** Begin Data in this exercise **

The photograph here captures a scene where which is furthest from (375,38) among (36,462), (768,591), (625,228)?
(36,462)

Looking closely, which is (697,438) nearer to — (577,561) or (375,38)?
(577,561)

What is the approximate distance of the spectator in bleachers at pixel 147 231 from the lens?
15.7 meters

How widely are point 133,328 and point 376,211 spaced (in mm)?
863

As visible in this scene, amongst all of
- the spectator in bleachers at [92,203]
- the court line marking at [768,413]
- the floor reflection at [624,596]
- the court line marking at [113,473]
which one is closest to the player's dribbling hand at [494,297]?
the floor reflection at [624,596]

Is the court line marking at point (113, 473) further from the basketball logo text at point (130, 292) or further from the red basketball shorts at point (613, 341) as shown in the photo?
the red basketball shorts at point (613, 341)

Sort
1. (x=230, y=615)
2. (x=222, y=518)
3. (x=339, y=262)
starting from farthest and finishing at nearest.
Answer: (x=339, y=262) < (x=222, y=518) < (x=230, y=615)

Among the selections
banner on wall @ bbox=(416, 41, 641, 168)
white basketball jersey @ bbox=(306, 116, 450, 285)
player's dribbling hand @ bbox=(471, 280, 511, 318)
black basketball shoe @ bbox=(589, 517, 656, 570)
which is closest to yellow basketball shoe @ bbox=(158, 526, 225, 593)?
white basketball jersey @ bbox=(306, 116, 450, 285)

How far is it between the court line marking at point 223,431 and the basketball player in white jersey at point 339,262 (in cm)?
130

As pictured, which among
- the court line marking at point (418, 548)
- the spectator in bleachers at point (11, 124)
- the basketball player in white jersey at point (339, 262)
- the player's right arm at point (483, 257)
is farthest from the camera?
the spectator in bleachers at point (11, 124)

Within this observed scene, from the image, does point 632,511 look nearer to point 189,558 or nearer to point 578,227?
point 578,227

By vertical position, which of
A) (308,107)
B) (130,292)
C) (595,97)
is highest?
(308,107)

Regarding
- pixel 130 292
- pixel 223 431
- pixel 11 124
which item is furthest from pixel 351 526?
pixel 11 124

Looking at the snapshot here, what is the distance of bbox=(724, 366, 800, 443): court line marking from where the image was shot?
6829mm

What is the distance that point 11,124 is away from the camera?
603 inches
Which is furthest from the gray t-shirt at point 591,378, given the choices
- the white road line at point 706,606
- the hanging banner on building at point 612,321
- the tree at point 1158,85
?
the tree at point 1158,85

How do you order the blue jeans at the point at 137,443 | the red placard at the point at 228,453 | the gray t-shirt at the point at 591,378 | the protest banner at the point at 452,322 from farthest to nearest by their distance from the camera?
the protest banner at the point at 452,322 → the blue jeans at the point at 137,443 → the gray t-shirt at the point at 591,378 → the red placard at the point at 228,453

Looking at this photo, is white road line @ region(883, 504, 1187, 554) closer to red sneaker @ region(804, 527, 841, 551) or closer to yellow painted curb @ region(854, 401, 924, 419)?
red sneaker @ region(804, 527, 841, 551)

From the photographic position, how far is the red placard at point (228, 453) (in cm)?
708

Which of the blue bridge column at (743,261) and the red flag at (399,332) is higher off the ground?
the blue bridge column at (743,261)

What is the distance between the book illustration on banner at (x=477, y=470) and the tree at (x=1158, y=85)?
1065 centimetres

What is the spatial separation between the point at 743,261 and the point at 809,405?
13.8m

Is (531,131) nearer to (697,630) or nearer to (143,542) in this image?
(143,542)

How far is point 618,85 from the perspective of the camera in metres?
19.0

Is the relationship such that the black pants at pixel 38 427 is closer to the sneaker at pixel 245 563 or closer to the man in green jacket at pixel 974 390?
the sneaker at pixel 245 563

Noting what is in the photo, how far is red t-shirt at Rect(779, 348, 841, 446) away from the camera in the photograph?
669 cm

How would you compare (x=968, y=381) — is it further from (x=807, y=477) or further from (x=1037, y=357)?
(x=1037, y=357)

** End Data in this exercise **

* What you should do: Reproduce the lines above in full, swapping every occurrence of "court line marking" for "boundary line" and leaving all other text unchanged.

* Exercise response:
The photograph here captures a scene where which is furthest from (375,38) among (36,462), (768,591), (625,228)?
(36,462)

Looking closely, which is (697,438) nearer to — (577,561) or (375,38)?
(577,561)

What is the approximate distance of the spectator in bleachers at pixel 147 231 from the lens?
15.7 meters

How widely are point 133,328 and point 376,211 spaced (in mm)?
863

As visible in this scene, amongst all of
- the spectator in bleachers at [92,203]
- the boundary line at [768,413]
- the floor reflection at [624,596]
- the boundary line at [113,473]
which one is closest to the player's dribbling hand at [494,297]?
the floor reflection at [624,596]

Is the boundary line at point (113, 473) further from the basketball logo text at point (130, 292) or further from the red basketball shorts at point (613, 341) as shown in the photo?
the red basketball shorts at point (613, 341)

Sort
1. (x=230, y=615)
2. (x=222, y=518)
3. (x=339, y=262)
starting from farthest and finishing at nearest.
Answer: (x=339, y=262) < (x=222, y=518) < (x=230, y=615)

Among the selections
banner on wall @ bbox=(416, 41, 641, 168)
white basketball jersey @ bbox=(306, 116, 450, 285)
player's dribbling hand @ bbox=(471, 280, 511, 318)
black basketball shoe @ bbox=(589, 517, 656, 570)
which is closest to yellow basketball shoe @ bbox=(158, 526, 225, 593)?
white basketball jersey @ bbox=(306, 116, 450, 285)

How far is it between the boundary line at point 223,431 and the basketball player in white jersey at point 339,262 (in cm)?
130

As pictured, which among
- the boundary line at point (418, 548)
- the spectator in bleachers at point (11, 124)
- the basketball player in white jersey at point (339, 262)
- the player's right arm at point (483, 257)
is farthest from the camera?
the spectator in bleachers at point (11, 124)

Within this observed scene, from the image, does point 632,511 look nearer to point 189,558 or nearer to point 578,227?
point 578,227

By vertical position, which of
A) (308,107)
B) (130,292)
C) (595,97)
is highest?
(308,107)

Regarding
- pixel 130 292
- pixel 223 431
- pixel 11 124
which item is furthest from pixel 351 526?
pixel 11 124

Looking at the snapshot here, what is the distance of bbox=(724, 366, 800, 443): boundary line from where the image was shot?
6829mm

What is the distance that point 11,124 is away from the camera?
603 inches
Which is furthest from the gray t-shirt at point 591,378, given the choices
- the white road line at point 706,606
- the hanging banner on building at point 612,321
- the tree at point 1158,85
?
the tree at point 1158,85

How do you order the blue jeans at the point at 137,443 | the red placard at the point at 228,453 | the gray t-shirt at the point at 591,378 | the protest banner at the point at 452,322 from farthest to nearest by their distance from the camera?
the protest banner at the point at 452,322 → the blue jeans at the point at 137,443 → the gray t-shirt at the point at 591,378 → the red placard at the point at 228,453

Looking at this photo, is white road line @ region(883, 504, 1187, 554) closer to red sneaker @ region(804, 527, 841, 551) or closer to yellow painted curb @ region(854, 401, 924, 419)?
red sneaker @ region(804, 527, 841, 551)

From the photographic position, how far is the red placard at point (228, 453) (in cm)?
708

Which of the blue bridge column at (743,261) and the red flag at (399,332) is higher off the ground?
the blue bridge column at (743,261)

What is the distance between the book illustration on banner at (x=477, y=470) and the tree at (x=1158, y=85)?
1065 centimetres

What is the spatial separation between the point at 743,261 and the point at 809,405?
13.8m

Is (531,131) nearer to (697,630) or nearer to (143,542) in this image?
(143,542)

How far is point 618,85 from the perspective of the camera in metres?
19.0

Is the relationship such that the black pants at pixel 38 427 is closer to the sneaker at pixel 245 563 or closer to the man in green jacket at pixel 974 390?
the sneaker at pixel 245 563

Noting what is in the photo, how far is red t-shirt at Rect(779, 348, 841, 446) away from the camera in the photograph?
669 cm

How would you compare (x=968, y=381) — is it further from (x=807, y=477) or further from (x=1037, y=357)?
(x=1037, y=357)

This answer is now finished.